**SUPPLIED RECORDS:**
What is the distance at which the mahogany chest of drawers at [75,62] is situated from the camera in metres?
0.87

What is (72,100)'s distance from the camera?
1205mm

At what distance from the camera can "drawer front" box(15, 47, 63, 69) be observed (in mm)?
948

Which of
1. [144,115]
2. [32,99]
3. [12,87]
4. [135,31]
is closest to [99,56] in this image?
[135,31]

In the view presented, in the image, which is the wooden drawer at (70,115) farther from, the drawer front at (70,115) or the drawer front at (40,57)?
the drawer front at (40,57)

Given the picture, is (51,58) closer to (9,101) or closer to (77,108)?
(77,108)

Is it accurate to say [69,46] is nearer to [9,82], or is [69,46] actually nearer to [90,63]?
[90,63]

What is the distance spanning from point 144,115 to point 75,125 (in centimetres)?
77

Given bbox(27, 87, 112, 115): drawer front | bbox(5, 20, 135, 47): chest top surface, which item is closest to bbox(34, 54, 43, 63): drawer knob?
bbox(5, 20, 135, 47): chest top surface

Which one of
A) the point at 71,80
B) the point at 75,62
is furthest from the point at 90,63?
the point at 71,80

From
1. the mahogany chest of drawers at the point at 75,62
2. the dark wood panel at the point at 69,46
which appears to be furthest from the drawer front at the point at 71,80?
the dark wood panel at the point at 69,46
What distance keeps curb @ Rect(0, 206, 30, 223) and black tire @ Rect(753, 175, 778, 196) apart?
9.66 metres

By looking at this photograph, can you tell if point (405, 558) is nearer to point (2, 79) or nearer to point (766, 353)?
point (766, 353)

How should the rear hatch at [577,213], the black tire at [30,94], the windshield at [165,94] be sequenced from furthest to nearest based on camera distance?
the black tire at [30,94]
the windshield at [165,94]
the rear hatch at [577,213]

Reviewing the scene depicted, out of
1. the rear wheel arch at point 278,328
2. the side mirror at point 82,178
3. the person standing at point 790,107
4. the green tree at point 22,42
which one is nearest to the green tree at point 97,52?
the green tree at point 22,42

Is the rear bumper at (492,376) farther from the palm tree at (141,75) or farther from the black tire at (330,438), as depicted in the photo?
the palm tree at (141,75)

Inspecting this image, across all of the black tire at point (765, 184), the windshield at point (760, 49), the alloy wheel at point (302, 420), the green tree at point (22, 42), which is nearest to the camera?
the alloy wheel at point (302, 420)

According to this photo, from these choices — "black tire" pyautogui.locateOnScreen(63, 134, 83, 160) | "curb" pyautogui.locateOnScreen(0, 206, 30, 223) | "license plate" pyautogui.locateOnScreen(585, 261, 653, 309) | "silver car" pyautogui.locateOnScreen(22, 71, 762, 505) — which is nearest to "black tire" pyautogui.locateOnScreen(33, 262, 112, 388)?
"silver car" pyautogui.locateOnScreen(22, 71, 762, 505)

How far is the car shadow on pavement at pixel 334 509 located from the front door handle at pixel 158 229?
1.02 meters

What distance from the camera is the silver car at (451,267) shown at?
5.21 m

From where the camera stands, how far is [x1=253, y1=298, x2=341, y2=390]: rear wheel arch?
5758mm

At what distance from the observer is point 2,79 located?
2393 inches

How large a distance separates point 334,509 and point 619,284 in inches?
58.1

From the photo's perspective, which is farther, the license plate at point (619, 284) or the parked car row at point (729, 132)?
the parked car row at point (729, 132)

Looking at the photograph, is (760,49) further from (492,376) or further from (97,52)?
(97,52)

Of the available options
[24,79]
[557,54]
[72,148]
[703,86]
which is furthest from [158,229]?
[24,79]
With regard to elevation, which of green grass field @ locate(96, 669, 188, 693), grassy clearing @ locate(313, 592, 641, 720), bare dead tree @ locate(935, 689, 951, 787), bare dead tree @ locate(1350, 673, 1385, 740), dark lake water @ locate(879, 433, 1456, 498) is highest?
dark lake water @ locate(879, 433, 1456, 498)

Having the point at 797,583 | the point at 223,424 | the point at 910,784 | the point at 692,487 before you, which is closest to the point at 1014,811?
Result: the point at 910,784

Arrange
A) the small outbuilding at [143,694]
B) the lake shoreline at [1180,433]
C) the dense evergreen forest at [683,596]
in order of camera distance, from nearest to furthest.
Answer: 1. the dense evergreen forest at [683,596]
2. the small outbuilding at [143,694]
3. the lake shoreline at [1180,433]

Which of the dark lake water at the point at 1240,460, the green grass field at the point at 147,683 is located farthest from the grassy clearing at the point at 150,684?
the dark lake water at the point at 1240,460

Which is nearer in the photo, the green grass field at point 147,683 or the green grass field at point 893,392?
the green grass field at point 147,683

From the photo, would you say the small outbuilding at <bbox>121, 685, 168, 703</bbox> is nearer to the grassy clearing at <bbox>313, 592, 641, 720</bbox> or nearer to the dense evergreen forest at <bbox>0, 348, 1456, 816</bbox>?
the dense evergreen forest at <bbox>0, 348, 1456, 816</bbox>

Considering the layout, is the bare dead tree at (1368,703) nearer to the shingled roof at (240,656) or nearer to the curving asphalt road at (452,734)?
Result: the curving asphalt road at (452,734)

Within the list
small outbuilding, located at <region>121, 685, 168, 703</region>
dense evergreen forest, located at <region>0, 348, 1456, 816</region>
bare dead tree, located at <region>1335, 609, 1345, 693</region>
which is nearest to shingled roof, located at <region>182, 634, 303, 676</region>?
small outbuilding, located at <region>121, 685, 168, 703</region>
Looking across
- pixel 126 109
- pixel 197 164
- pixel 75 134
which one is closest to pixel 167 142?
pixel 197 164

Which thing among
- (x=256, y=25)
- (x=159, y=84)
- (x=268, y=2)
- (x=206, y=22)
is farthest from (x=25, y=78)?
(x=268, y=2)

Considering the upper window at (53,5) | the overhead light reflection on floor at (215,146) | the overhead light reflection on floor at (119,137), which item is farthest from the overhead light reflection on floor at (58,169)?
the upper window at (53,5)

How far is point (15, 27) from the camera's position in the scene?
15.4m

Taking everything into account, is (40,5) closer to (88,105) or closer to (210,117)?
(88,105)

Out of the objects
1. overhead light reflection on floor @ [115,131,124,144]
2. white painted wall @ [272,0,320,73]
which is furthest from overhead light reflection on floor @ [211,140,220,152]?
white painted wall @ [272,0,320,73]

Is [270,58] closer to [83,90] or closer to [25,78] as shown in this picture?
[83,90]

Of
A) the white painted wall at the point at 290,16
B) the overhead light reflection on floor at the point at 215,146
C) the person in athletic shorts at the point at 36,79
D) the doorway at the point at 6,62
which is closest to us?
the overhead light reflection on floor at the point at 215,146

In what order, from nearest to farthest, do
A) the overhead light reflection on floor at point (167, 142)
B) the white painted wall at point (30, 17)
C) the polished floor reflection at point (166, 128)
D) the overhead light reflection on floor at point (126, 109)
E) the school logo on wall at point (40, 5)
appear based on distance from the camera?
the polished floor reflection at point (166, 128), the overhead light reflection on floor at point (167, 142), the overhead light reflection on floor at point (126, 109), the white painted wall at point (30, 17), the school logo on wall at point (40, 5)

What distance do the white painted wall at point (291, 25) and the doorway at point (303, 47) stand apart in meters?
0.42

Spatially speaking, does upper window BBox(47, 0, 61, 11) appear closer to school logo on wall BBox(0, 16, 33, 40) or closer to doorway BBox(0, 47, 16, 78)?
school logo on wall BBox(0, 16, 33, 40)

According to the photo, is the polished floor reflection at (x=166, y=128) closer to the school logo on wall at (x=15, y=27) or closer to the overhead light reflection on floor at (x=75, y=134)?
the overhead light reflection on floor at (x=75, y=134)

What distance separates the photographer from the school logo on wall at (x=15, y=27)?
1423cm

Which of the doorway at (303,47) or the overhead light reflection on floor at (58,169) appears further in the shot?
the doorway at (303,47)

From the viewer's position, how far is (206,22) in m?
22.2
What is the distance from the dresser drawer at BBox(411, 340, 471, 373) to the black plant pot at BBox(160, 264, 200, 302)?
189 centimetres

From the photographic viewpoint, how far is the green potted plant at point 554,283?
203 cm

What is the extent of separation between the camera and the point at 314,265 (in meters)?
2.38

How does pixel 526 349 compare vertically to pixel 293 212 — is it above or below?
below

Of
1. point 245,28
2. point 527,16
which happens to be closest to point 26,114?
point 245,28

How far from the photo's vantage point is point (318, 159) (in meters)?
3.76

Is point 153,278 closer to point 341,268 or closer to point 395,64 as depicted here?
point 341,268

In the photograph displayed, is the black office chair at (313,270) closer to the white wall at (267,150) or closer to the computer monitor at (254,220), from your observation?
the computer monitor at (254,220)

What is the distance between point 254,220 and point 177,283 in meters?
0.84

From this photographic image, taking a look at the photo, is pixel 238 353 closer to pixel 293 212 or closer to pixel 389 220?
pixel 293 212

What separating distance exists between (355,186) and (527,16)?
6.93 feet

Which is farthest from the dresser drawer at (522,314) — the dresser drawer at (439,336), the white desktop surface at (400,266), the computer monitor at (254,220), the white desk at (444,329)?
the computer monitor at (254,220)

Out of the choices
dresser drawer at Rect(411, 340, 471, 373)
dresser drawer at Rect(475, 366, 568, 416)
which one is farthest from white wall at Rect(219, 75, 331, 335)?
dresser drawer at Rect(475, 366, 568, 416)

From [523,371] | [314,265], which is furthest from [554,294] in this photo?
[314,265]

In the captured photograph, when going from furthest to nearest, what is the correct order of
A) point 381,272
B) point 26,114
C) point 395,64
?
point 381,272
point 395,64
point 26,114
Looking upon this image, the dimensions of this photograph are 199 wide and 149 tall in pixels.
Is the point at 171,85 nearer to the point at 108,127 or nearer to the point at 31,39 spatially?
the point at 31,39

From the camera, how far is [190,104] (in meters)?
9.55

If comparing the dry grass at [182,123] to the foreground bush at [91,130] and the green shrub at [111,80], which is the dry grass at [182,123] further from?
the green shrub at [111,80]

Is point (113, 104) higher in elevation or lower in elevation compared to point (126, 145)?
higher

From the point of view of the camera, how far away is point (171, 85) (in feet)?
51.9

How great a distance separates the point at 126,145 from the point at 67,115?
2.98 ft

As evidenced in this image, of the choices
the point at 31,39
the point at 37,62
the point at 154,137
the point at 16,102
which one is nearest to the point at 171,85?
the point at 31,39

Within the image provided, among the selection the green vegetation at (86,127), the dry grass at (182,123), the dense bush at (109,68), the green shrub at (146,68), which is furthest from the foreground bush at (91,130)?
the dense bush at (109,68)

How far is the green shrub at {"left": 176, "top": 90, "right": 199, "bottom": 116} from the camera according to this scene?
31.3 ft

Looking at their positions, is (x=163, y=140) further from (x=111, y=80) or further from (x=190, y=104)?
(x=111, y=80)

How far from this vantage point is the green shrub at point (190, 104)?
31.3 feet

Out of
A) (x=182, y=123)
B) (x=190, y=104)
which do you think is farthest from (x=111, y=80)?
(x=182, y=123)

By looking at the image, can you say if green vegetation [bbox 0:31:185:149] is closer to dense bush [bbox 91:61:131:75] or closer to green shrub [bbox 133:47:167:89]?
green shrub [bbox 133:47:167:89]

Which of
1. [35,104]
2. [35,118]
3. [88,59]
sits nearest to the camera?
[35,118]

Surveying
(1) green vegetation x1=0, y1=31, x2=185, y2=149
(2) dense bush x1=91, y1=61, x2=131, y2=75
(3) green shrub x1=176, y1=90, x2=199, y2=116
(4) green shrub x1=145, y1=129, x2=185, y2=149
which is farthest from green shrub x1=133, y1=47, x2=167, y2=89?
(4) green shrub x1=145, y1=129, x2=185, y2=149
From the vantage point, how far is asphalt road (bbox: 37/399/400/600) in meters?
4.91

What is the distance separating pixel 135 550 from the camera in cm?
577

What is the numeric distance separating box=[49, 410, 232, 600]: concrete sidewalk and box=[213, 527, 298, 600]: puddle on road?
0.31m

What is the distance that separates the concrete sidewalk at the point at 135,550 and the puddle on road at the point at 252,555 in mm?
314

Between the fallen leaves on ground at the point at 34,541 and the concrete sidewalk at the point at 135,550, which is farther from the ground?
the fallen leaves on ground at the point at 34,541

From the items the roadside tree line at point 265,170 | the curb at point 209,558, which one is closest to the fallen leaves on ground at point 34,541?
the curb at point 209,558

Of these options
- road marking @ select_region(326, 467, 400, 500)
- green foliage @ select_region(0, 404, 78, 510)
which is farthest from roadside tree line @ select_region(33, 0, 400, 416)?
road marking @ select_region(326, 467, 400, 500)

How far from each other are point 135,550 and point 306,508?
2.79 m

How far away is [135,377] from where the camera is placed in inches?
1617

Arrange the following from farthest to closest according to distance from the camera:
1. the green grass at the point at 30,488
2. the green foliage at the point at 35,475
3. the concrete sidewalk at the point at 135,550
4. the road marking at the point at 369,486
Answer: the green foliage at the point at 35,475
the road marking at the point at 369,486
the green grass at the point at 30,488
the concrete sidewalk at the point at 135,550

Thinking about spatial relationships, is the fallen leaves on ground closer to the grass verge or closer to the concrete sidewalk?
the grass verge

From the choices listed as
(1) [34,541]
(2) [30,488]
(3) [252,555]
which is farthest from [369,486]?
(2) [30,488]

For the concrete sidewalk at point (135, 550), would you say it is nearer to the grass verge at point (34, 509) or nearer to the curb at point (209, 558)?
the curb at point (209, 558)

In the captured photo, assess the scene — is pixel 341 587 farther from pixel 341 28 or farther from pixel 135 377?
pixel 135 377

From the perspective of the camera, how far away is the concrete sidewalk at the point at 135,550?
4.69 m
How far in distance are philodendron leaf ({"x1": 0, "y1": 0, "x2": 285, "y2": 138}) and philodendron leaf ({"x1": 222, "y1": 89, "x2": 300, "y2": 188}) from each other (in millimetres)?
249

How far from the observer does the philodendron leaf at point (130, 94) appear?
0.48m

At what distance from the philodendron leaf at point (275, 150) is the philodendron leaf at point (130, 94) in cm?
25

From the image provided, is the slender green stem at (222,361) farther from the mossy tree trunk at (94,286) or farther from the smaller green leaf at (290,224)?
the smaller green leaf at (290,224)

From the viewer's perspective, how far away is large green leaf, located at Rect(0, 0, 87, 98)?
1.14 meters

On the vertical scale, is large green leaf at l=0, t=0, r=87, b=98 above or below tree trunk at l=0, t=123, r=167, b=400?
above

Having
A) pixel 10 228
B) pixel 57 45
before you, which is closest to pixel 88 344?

**WHAT NEEDS TO BE DONE:**
Give back the lines above exactly, from the one with "Arrange the following" through the last line.

**EXPECTED ANSWER:**
Arrange the following from farthest to closest according to distance from the camera:
1. the green grass at the point at 30,488
2. the green foliage at the point at 35,475
3. the concrete sidewalk at the point at 135,550
4. the road marking at the point at 369,486
Answer: the green foliage at the point at 35,475
the road marking at the point at 369,486
the green grass at the point at 30,488
the concrete sidewalk at the point at 135,550

Thinking about spatial relationships, is the fallen leaves on ground closer to the grass verge or closer to the concrete sidewalk?
the grass verge

From the choices listed as
(1) [34,541]
(2) [30,488]
(3) [252,555]
which is farthest from [369,486]?
(2) [30,488]

For the concrete sidewalk at point (135, 550), would you say it is nearer to the grass verge at point (34, 509) or nearer to the curb at point (209, 558)?
the curb at point (209, 558)

In the captured photo, assess the scene — is pixel 341 587 farther from pixel 341 28 or farther from pixel 135 377?
pixel 135 377

From the perspective of the camera, how far away is the concrete sidewalk at the point at 135,550?
4.69 m
How far in distance are philodendron leaf ({"x1": 0, "y1": 0, "x2": 285, "y2": 138}) and philodendron leaf ({"x1": 222, "y1": 89, "x2": 300, "y2": 188}) from each other (in millimetres)?
249

How far from the observer does the philodendron leaf at point (130, 94) appear?
0.48m

At what distance from the philodendron leaf at point (275, 150) is the philodendron leaf at point (130, 94) in cm?
25

From the image provided, is the slender green stem at (222,361) farther from the mossy tree trunk at (94,286) or farther from the smaller green leaf at (290,224)?
the smaller green leaf at (290,224)

From the viewer's perspective, how far away is large green leaf, located at Rect(0, 0, 87, 98)?
1.14 meters

On the vertical scale, is large green leaf at l=0, t=0, r=87, b=98 above or below tree trunk at l=0, t=123, r=167, b=400?
above

Having
A) pixel 10 228
B) pixel 57 45
before you, which is closest to pixel 88 344?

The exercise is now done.